In a departure from The Independent’s usual high-caliber analysis of music, film, and literature, we break from tradition this month to bring you our first-ever podcast review, beginning with the recently concluded sci-fi online radio serial, Wolf 359.
You are seven-point-eight miles from anything even resembling home, orbiting a red dwarf named Wolf 359 in a claustrophobic spaceship built by the lowest bidder, which alternates between insistently springing leaks and threatening to drift right into the star’s molten corona. The crew of the ship is composed of three misanthropic shut-ins, plus a computer so unreliable that you might as well hand over your oxygen production to Siri. Your boss is cheerfully sociopathic regarding your continued existence, your mission is the most desperate in human history short of being reassigned to Hell itself, and there’s a plant monster living in the air vents.
Your mission: make contact with alien life. Or – as it is heavily implied – die trying.

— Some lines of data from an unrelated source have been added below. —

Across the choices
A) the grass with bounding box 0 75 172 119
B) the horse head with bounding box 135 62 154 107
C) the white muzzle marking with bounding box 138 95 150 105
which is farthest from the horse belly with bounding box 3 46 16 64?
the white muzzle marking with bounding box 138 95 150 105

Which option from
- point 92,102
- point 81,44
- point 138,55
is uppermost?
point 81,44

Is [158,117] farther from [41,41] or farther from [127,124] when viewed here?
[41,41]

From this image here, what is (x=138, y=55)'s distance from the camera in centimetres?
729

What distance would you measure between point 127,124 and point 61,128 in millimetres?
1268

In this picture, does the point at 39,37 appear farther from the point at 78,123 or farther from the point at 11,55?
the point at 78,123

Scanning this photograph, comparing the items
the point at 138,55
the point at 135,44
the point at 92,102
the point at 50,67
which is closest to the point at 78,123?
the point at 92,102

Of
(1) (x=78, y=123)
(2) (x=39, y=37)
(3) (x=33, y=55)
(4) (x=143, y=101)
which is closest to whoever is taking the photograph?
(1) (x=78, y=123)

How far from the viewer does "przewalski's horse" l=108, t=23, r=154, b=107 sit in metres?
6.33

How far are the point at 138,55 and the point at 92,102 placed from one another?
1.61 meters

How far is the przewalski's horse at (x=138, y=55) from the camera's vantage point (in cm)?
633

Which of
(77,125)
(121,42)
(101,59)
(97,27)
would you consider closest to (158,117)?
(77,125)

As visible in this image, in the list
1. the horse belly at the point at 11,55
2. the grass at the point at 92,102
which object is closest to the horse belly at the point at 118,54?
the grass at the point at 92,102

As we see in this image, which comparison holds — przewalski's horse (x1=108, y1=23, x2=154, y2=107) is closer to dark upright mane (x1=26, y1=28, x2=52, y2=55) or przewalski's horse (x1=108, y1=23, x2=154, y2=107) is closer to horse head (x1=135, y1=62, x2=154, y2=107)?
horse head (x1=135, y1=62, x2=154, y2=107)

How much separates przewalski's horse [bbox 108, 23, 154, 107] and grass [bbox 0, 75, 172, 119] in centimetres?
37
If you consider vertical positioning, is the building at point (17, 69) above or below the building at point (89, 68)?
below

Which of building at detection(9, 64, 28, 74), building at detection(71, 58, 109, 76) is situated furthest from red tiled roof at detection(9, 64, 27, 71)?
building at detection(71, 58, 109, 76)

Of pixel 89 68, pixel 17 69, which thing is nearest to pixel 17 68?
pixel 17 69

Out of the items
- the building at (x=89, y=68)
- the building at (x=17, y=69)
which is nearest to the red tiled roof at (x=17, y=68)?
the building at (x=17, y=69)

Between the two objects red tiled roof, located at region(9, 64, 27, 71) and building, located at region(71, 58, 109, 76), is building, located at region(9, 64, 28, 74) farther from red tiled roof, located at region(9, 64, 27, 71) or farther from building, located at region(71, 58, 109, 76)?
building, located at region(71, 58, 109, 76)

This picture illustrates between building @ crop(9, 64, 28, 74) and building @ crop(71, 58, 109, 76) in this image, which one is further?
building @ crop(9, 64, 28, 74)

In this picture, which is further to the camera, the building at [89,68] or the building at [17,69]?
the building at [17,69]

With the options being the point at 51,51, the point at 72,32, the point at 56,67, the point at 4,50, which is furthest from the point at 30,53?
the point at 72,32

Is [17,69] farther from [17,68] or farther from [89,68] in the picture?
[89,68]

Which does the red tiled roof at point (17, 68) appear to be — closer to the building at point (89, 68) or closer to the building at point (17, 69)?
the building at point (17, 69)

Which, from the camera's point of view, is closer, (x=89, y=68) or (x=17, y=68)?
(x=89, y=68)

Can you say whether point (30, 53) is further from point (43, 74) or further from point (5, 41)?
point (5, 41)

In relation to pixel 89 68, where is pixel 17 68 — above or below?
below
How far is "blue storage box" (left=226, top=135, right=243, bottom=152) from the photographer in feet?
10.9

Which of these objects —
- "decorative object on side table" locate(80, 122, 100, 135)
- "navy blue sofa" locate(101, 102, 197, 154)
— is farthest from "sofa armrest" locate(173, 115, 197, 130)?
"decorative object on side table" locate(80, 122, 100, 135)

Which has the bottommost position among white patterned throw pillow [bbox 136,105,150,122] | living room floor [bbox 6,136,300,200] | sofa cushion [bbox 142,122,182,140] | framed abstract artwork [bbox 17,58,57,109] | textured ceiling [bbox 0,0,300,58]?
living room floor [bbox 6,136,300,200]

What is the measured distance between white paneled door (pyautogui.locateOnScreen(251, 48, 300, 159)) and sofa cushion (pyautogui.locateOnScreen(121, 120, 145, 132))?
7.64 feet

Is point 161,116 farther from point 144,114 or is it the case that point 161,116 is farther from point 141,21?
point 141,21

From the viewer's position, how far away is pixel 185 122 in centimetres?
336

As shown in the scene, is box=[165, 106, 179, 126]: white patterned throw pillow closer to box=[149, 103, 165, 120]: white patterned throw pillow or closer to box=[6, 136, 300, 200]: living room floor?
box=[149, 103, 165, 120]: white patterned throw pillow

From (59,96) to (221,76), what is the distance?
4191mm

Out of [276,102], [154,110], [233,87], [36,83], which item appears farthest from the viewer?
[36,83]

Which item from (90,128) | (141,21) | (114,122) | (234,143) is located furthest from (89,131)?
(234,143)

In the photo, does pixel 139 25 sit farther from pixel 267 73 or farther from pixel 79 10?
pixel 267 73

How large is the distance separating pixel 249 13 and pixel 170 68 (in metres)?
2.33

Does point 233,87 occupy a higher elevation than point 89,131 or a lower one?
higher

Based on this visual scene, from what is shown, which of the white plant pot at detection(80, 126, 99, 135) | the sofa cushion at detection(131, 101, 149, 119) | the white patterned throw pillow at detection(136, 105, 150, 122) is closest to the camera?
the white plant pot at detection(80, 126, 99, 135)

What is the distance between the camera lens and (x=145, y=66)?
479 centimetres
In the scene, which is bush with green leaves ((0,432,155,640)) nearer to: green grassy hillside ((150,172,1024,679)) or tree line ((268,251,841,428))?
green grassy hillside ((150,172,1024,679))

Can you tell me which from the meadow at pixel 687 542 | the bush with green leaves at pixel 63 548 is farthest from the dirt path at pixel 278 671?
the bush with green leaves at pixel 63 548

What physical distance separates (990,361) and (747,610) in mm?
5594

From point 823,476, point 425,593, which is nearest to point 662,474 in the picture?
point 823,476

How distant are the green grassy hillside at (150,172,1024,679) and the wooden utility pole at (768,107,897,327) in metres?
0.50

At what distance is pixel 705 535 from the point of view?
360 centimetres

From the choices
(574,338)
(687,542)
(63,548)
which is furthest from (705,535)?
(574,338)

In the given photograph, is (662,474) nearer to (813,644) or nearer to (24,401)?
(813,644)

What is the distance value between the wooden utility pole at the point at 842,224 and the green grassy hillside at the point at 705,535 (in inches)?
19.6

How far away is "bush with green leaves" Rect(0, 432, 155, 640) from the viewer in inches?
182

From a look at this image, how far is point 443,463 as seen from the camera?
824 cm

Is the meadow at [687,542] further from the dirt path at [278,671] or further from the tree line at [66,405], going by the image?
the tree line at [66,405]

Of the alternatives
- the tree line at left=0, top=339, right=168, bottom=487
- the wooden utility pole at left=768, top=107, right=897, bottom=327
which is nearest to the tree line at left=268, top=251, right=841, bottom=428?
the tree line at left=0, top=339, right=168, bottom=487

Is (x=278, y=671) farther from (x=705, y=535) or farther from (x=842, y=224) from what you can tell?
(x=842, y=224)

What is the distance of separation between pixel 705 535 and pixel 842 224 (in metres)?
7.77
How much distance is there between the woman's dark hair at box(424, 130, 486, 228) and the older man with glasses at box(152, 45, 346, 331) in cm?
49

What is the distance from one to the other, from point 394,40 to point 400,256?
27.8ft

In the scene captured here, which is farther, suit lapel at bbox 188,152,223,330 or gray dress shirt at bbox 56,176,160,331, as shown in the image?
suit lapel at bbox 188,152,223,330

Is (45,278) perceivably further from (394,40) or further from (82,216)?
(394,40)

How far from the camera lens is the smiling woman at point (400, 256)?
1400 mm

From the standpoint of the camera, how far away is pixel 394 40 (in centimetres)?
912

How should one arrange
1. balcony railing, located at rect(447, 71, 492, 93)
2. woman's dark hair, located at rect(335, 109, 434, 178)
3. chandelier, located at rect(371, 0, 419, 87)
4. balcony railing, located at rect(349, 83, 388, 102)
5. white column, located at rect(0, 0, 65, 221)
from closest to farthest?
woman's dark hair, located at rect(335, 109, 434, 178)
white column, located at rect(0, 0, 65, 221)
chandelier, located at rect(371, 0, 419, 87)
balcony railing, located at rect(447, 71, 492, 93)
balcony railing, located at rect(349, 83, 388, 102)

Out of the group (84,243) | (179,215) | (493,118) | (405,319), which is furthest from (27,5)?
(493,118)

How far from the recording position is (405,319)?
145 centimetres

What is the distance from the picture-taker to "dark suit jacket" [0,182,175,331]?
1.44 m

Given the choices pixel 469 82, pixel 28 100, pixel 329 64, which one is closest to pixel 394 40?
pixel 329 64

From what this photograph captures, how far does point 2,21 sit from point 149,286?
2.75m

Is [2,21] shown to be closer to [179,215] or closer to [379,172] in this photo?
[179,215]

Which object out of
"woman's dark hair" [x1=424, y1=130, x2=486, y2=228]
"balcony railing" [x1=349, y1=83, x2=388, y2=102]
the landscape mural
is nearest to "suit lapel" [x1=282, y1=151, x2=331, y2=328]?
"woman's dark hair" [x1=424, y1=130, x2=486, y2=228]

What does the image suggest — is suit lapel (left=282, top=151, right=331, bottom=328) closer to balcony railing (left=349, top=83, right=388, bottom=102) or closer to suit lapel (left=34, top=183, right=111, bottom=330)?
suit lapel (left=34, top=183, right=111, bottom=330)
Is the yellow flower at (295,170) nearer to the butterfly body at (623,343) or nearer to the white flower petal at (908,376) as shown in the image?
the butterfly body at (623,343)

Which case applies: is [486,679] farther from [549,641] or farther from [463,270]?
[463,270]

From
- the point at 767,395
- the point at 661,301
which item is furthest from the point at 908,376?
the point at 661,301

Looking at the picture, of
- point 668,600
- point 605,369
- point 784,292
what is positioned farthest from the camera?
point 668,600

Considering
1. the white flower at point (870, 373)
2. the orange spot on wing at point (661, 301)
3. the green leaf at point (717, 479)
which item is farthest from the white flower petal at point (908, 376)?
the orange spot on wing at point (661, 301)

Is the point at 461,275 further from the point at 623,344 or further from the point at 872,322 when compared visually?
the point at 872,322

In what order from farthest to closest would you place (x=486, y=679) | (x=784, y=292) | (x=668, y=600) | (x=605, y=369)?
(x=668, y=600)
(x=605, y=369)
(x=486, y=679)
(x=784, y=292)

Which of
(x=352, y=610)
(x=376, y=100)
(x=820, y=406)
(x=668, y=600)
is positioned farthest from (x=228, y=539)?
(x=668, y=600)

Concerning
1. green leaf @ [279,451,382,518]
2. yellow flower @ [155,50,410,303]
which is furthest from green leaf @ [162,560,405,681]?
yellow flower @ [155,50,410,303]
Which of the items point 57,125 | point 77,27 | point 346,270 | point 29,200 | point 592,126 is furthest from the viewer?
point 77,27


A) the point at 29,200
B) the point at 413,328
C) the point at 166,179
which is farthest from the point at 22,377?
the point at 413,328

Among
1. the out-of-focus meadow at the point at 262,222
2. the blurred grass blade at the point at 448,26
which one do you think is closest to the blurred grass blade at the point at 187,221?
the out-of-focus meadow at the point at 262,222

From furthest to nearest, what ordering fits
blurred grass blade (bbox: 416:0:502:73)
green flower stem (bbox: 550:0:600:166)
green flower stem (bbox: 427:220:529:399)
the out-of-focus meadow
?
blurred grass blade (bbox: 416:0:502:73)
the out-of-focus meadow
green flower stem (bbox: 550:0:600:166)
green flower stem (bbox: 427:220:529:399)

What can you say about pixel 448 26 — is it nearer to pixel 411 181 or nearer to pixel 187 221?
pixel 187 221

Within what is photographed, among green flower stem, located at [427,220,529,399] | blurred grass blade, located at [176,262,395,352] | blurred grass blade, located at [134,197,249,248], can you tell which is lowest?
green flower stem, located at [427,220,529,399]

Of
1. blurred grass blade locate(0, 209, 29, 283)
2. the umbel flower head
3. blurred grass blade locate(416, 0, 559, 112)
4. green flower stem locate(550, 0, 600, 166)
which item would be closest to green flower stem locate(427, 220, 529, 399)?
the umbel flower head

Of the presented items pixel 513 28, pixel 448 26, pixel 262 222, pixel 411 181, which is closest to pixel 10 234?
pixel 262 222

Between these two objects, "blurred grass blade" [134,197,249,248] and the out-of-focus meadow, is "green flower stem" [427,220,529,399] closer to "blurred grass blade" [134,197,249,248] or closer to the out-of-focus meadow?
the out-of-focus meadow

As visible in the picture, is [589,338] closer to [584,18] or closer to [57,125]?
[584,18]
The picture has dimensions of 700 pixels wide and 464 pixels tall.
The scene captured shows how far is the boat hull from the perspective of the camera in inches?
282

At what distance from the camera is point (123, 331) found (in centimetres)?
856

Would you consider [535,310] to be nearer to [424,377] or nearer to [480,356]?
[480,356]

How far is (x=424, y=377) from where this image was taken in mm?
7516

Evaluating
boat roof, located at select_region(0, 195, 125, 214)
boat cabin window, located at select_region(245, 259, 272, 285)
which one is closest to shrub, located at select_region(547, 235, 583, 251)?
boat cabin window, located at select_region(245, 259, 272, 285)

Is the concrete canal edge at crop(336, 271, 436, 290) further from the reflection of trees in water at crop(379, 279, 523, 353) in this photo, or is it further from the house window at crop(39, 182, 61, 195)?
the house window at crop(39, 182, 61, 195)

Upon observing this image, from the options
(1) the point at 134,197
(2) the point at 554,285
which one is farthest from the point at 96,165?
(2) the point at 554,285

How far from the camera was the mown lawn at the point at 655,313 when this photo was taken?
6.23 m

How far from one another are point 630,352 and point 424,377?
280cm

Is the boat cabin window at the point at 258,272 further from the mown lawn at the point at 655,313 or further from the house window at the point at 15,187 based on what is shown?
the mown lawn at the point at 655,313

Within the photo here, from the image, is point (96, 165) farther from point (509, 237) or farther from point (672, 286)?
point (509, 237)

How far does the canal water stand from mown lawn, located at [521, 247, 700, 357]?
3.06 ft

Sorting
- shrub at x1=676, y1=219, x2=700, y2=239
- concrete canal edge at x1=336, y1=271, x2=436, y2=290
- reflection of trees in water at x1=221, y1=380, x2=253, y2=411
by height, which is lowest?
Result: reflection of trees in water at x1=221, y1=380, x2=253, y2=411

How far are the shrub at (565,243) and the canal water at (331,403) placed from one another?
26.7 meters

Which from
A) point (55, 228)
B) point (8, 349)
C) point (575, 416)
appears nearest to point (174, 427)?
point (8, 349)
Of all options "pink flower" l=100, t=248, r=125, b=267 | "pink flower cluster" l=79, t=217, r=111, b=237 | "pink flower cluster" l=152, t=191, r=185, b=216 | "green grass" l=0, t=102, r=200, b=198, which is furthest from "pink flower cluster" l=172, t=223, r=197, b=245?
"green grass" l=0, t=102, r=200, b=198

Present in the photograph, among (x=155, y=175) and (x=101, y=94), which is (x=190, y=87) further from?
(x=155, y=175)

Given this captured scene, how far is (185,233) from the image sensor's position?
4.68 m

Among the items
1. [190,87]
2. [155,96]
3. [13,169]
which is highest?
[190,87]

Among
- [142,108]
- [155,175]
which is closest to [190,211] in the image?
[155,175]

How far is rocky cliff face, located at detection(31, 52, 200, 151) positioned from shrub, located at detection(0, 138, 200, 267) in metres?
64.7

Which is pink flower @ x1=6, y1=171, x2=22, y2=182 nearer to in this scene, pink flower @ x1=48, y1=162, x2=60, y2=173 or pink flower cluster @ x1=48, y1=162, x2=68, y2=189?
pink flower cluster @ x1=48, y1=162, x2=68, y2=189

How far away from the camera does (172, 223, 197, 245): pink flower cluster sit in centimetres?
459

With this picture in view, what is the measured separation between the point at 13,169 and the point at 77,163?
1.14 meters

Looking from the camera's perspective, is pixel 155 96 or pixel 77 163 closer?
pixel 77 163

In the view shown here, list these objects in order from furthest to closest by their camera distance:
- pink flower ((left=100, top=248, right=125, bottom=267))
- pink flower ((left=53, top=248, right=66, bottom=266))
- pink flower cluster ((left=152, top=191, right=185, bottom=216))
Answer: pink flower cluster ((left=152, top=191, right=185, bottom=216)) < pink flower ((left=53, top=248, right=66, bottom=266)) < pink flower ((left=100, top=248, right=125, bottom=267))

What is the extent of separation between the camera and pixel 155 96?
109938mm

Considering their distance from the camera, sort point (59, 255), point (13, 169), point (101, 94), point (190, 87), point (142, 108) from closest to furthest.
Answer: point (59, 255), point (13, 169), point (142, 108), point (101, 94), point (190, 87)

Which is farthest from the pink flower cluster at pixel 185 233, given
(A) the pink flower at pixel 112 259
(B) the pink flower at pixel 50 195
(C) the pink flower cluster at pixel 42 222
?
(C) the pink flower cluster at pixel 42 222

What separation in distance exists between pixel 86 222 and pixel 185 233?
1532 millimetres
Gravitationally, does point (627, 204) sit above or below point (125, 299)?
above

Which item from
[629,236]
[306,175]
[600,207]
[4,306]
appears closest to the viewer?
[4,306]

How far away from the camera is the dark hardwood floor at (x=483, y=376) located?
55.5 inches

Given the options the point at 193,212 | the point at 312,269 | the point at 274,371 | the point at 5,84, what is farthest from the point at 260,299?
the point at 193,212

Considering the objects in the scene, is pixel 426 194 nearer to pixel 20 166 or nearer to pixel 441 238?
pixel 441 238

The podcast begins by following Doug Eiffel, a snarky communications officer reluctantly press-ganged into this venture on the mistaken belief that this post was preferable to prison, who spends his time rationing his remaining cigarettes and beaming signals into the void. His co-worker is Doctor Hilbert, a morally ambiguous, plausibly Russian Doctor Frankenstein, who takes full advantage of the fact that science in space does not require a consent form. Their superior officer is Lieutenant Minkowski, so desperate for promotion that she accepted a command position less glamorous than exile to Siberia. Their ship is flown by the AI Hera, who is simultaneously malfunctioning, and yet the most functional person on board.
And for some strange reason, the radio equipment keeps picking up classical music, way out in the boondocks of space…
As the cast expands, “dead” members of the previous expedition begin to turn up, and insidious “help” arrives from central command back on Earth, distrust simmers. The crew has no reason to trust each other, and many reasons to kill each other, but everyone needs everyone else to survive – for now. Much of the show’s conflict centers on the shifting web of motivations and alliances that form, and the way in which the characters gamble with their lives merely by trusting one another.
If Wolf 359 has a recurring theme, it must be hope. From the very beginning, the characters are trapped on a speck of dust in cosmic whirlwind, and the situation somehow manages to deteriorate from there. Resources are depleted, characters are acutely paranoid of being stabbed in the back by their crewmates, and, as the series progresses, it becomes increasingly clear that a successful mission will render some of them unnecessary in the eyes of mission control. To say that the crew is holding out for a miracle would be an understatement – yet, in defiance of the universe, they hang on. The single most motivating success of Wolf 359 is its ability to make the listener truly invest in characters who cling to the edge of oblivion.
Despite comparisons to Night Vale – as the curse of any mildly successful fiction podcast is to be compared to Night Vale – the show is less focused on the bizarrity or the mystery element than on the contentious relationships between the characters. If an episode of The X-Files were trapped on a submarine orbiting a distant star, it would bear some resemblance to Wolf 359. The subject matter of the podcast is incredibly dark; if Wolf 359 excels at anything it is sheer bleakness. In fact, it is unrivaled in that domain. However, actual violence or gore is rare enough to be flagged by the creators. As far as settings go, few are less forgiving than the devouring void of space. And yet, it is not hopeless; the moral of the show is that the universe truly does not care if you die – so it falls to you, and only you, to hang on as long as you can.
In production values, Wolf 359 is expertly voice-acted, with a minimal soundtrack but immersive sound design and loving use of ambient noise to make the ship feel claustrophobic. The ambiance of being trapped on a space-submarine is ever-present. The dialogue does a wonderful job showcasing craft without coming off as stilted or pretentious. The series is fairly lengthy, but nowhere near the length of some more ambitious podcasts, and the story never feels stale, the tension strained, nor the arc artificially drawn out.
Wolf 359 series concluded on Dec. 25, 2017, and, at 61 short-to-medium-length episodes, is perfect for the ambitious sci-fi listener.